Page text:
OPINION.
BRuce, Judge:The principal issue to be determined in these proceedings is whether certain payments totaling $32,025 made by James T. Holahan, the petitioner in Docket No. 36399, to his former wife, Antoinette L. Holahan, the petitioner in Docket No. 31864, in 1949 are includible in her income under section 22 (k) of the Internal Revenue Code2 and are deductible by him under section 23 (u).3 By amended pleadings filed in Docket No. 31864, respondent has also alleged, as an alternative issue, that the net amount of $28,125 received by Antoinette in 1949 was taxable income to her under section 22 (a), as damages received for breach of contract. Insofar as sections 22 (k) and 23 (u) are concerned the respondent has taken diametrically opposite positions in his determinations of the deficiencies involved in these proceedings. On brief, he concedes that one or the other of these determinations in this regard is wrong, but strongly urges that the determination with respect to Antoinette is the correct one.
Determination of the principal issue depends in turn upon the question whether the net aggregate sum of $28,125 and the $75 weekly payments (totaling $3,900) constitute periodic payments in discharge of a legal obligation which, because of the marital relationship, was incurred by James under a written instrument incident to a divorce.
The payments involved were made immediately pursuant to the agreement entered into between Antoinette and James on January 12,1949. Antoinette contends that this agreement, made some 20 years after the decree of divorce was entered, was a new agreement, complete unto itself, superseded all previous agreements, and was not “incident to” such divorce. We do not agree.

Caption-style text data:
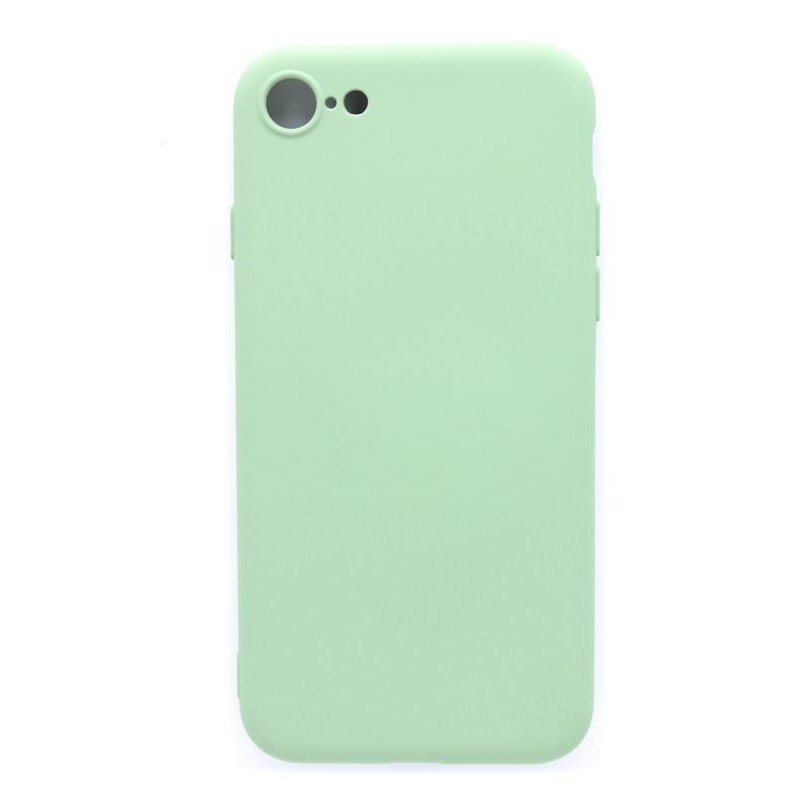iPhone 7/8 Capa de Proteção Evelatus Soft Silicone Mint iPhone 7/8 Capa de Proteção Evelatus Soft Silicone Mint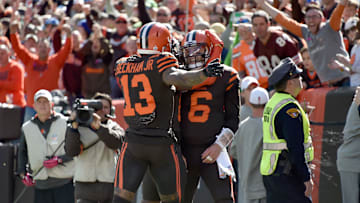 Seattle Seahawks v Cleveland Browns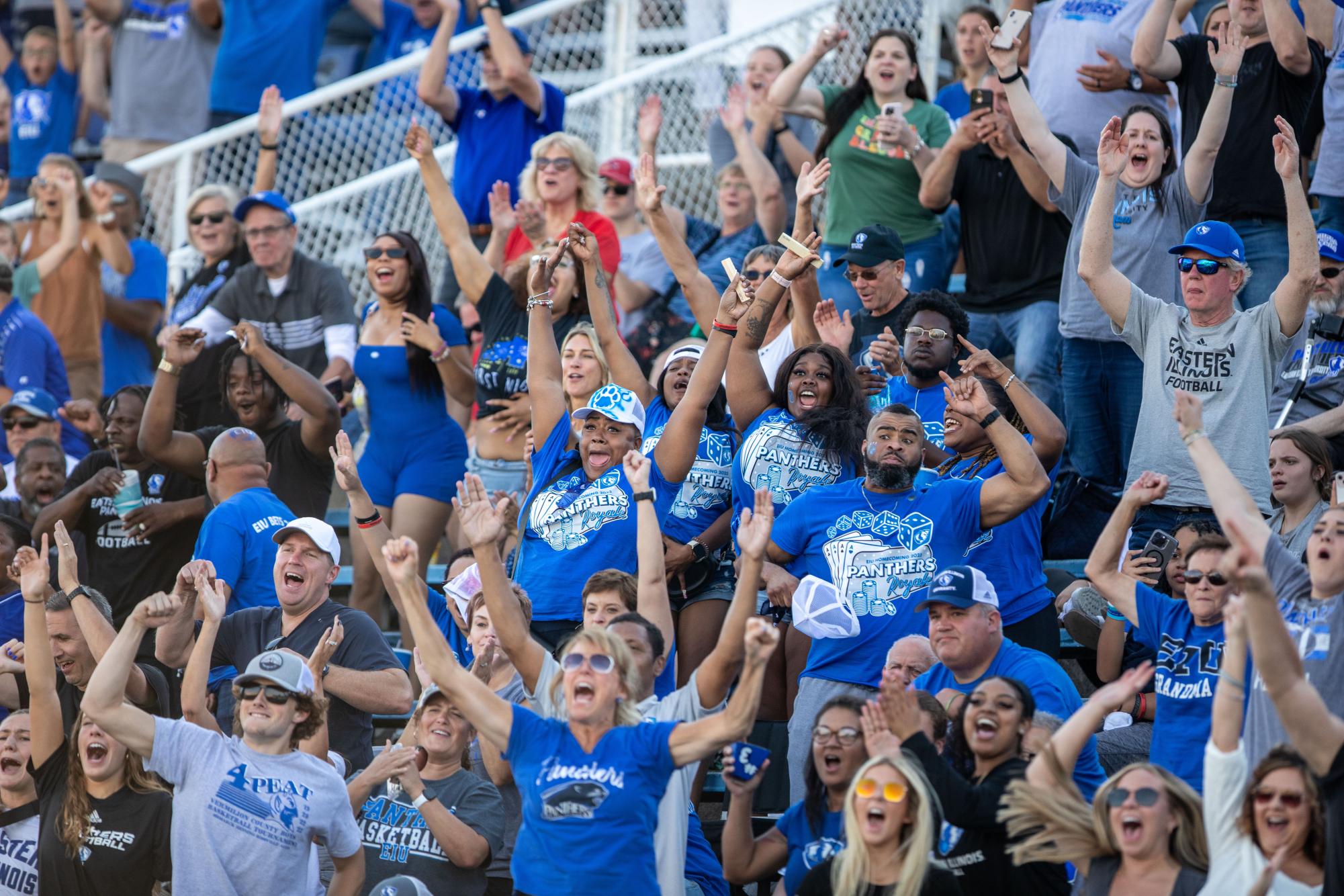 Panthers Fan Fest gets fans hyped for the season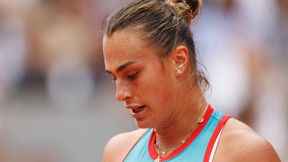 "Specjalne warunki". Wiadomo, co Sabalenka będzie musiała zrobić przed Wimbledonem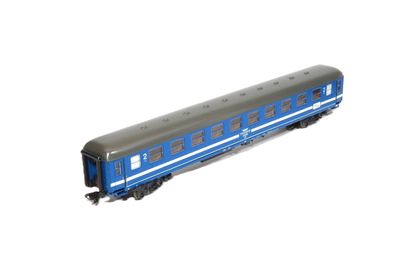 Märklin 42892 - Personenwagen Tegernsee Bahn 49 mit Beleuchtung - H0 - 1:87 - Nr. 49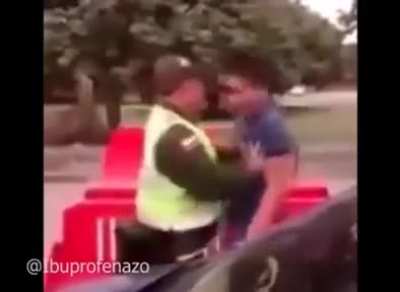 Ojala maau venga a Colombia siempre e querido robar a un mexicano jeje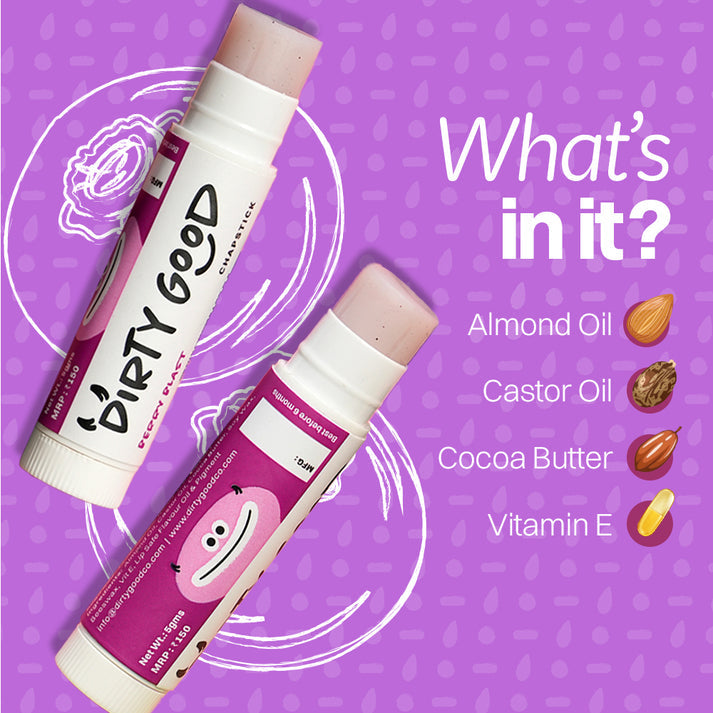 Berry Blast Chapstick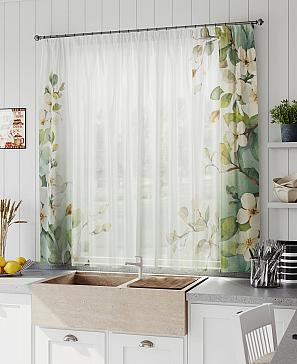 Тюль портьеры «Линфорт - 701» | фото 2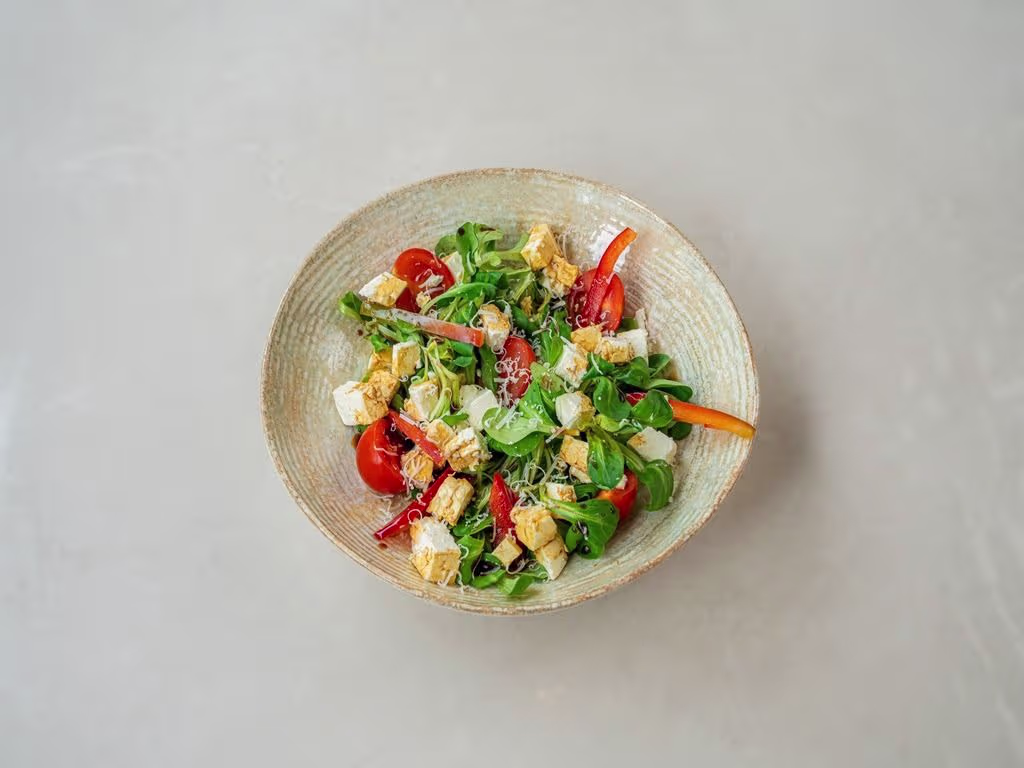 Feta Salat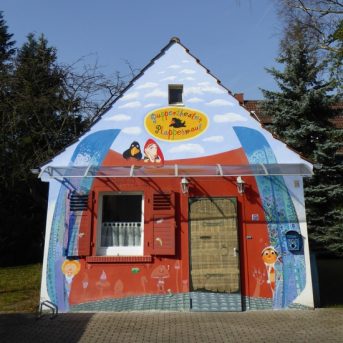 Bild oder Logo der Dankstelle Puppentheater Plappermaul e.V.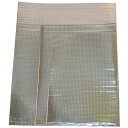 トラスコ中山 TRUSCO 緩衝フォーム 保冷袋タイプ 25枚入 400X500mm TLCB-4050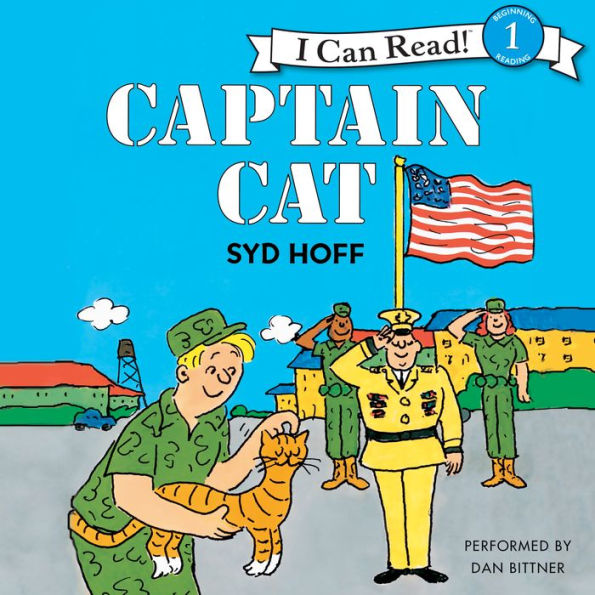 Captain Cat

Activities:
**a)** Based on the opinion, say whether each statement agrees with it: (i) The payments James made to Antoinette in 1949 totaled $32,025. (ii) James made weekly payments of $100. (iii) The court accepts Antoinette's view that the agreement was not incident to the divorce.
**b)** In the opinion, under which section does the respondent allege, as an alternative issue, that the net amount Antoinette received in 1949 was taxable, and on what basis?
**c)** Quote the opinion from "The payments involved" to "do not agree.".
Rely solely on the opinion when responding.

Solutions to each task:
**a)**
(i) Yes: "certain payments totaling $32,025 made by James T. Holahan, the petitioner in Docket No. 36399, to his former wife, Antoinette L. Holahan, the petitioner in Docket No. 31864, in 1949"
(ii) No: "the $75 weekly payments (totaling $3,900)"
(iii) No: "We do not agree."

**b)** Section 22 (a), as damages received for breach of contract.

**c)**
The payments involved were made immediately pursuant to the agreement entered into between Antoinette and James on January 12,1949. Antoinette contends that this agreement, made some 20 years after the decree of divorce was entered, was a new agreement, complete unto itself, superseded all previous agreements, and was not “incident to” such divorce. We do not agree.